## What is required
Transcribe the listing below verbatim, omitting pictures.

## Source data
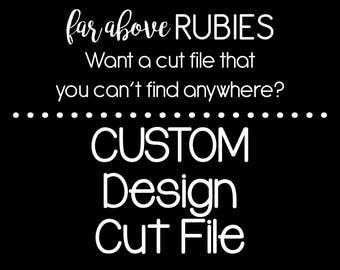 Custom Cut File Request - File Types Offered: EPS, SVG, DXF, png, jpg digital cut file for Silhouette or Cricut Digital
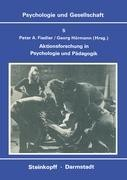 Aktionsforschung in Psychologie und Pädagogik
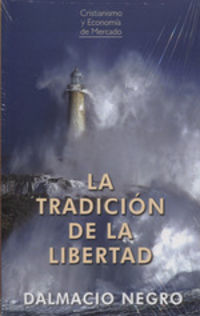 La tradicion de la libertad - Dalmacio Negro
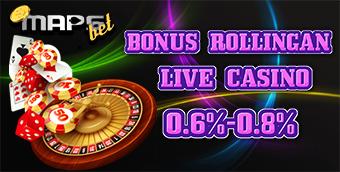 Bonus Rollingan LIVECASINO 0.6% - 0.8%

## Task response
 Custom Cut File Request - File Types Offered: EPS, SVG, DXF, png, jpg digital cut file for Silhouette or Cricut Digital
 Aktionsforschung in Psychologie und Pädagogik
 La tradicion de la libertad - Dalmacio Negro
 Bonus Rollingan LIVECASINO 0.6% - 0.8%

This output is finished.